### İstenen görev a
Aşağıdaki moda yazısında "Sanayi Devrimi sonrası tüketimin artması" diye başlayan paragrafı, ana bilgilerini koruyarak madde madde kısaltın.

### Metin alıntısı
>>>>>

Moda tercih hakkı mı kölelik mi?

Sanayi Devrimi sonrası tüketimin artması, yeni pazarların oluşmasıyla birlikte ürünlerin satılmasını kolaylaştırmak için kapitalizm kendi mantığı olan modayı üretti. Modayla birlikte büyük kitlelerin tüketim alışkanlıklarına kolaylıkla yön verilebildiği görüldü. Bu yön veriş başlangıçta sanayi devriminin ilk olarak kullanıldığı alan olan tekstil alanında başladı. Ancak modanın sermayedarların cebine biraz fazla para sokmasından sonra giyimden yeme-içmeye kitap okumadan tatil beldesi seçiminden diyet alışkanlıklarına kadar uzadı gitti.
Moda sermayeyi ve sermayedarı büyüttüğü ölçüde bu kavramı dillerinden düşürmeyen kapitalistler tarafından kutsandı. Böylece başlangıçta sadece giyim-kuşam alanında olan moda daha sonra hayatımızın pek çok alanında insan aklını ve bedenini tahakkümü altına almayı başardı. Modayı takip edip kendini özgün sanan insanlar aslında bir kaç terzinin yaptığı elbiselerle tezgâhlardaki bez bebeklerden başka bir şeye benzemiyorlardı. Peki, amaç sadece satmak ve para kazanmak mıydı?

<<<<<

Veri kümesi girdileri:

>>>>>

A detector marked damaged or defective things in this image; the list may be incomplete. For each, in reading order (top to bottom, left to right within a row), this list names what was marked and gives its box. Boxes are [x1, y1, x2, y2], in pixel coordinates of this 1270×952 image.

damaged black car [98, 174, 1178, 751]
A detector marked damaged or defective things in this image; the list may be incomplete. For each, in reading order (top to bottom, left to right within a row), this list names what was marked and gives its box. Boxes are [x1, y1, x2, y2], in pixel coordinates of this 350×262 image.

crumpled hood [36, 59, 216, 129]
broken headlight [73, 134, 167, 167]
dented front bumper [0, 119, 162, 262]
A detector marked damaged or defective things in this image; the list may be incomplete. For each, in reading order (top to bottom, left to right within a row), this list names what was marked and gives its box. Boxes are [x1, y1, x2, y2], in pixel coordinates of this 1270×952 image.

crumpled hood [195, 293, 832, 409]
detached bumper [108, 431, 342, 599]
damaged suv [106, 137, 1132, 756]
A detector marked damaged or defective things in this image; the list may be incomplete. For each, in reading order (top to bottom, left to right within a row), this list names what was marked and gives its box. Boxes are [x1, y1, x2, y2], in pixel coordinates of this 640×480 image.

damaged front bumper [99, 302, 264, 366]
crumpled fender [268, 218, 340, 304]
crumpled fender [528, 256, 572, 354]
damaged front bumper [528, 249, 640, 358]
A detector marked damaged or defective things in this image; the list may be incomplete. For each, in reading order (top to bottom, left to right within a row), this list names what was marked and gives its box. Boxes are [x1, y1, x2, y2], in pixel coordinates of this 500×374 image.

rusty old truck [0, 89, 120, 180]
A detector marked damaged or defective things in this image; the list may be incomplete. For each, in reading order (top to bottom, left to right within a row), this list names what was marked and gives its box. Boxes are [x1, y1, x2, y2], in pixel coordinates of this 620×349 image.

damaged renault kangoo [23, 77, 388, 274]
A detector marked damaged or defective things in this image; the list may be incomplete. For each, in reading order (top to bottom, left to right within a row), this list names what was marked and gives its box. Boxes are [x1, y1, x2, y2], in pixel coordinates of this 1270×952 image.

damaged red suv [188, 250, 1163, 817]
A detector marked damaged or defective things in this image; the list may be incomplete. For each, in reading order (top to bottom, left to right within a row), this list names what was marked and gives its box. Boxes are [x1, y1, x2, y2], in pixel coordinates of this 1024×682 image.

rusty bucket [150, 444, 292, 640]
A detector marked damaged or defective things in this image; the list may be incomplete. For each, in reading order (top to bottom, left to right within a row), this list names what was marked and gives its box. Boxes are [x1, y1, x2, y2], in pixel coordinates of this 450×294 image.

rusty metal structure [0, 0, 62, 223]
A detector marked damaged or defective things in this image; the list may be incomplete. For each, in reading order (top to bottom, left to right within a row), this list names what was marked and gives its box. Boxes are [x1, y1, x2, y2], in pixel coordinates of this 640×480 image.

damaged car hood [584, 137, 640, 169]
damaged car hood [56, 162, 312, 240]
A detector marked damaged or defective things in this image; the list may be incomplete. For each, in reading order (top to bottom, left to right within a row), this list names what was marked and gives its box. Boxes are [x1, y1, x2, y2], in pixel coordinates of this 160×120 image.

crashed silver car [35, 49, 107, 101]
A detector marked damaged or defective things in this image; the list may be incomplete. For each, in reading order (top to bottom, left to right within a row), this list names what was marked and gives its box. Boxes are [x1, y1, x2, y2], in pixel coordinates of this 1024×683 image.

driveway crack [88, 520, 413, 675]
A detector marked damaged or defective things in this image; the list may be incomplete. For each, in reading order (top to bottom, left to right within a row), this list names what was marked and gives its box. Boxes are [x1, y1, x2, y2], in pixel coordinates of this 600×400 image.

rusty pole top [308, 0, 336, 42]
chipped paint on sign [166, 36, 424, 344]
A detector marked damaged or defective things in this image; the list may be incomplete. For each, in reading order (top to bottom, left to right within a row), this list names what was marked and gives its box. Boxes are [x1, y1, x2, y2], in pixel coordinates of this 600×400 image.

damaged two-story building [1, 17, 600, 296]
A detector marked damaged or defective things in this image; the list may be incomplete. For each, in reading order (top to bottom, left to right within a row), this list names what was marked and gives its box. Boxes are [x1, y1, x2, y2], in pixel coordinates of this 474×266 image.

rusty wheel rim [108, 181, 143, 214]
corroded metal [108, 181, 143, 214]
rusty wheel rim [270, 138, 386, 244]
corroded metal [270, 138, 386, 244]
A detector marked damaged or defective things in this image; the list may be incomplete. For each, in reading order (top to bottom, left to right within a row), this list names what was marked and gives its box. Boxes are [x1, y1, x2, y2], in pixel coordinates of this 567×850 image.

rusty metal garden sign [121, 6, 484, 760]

<<<<<

### İstenen görev b
Yukarıdaki kayıtlarda "this 567×850 image." ifadesini içeren satırdan başlayıp kayıtların sonuna kadar uzanan her şeyi, iki ucu da dahil olmak üzere, hiçbir değişiklik yapmadan çıkarın.

### Çözüm a
- Sanayi Devrimi'nden sonra tüketim arttı ve yeni pazarlar oluştu. Kapitalizm, ürünlerin satışını kolaylaştırmak için kendi mantığı olan modayı üretti.
- Moda sayesinde büyük kitlelerin tüketim alışkanlıklarına kolayca yön verilebildiği görüldü.
- Bu yönlendirme, sanayi devriminin ilk kullanıldığı alan olan tekstilde başladı.
- Moda sermayedarlara daha fazla kazanç sağlayınca giyimin ötesine geçti. Yeme-içmeden kitap okumaya, tatil beldesi seçiminden diyet alışkanlıklarına kadar yayıldı.

### Çözüm b
A detector marked damaged or defective things in this image; the list may be incomplete. For each, in reading order (top to bottom, left to right within a row), this list names what was marked and gives its box. Boxes are [x1, y1, x2, y2], in pixel coordinates of this 567×850 image.

rusty metal garden sign [121, 6, 484, 760]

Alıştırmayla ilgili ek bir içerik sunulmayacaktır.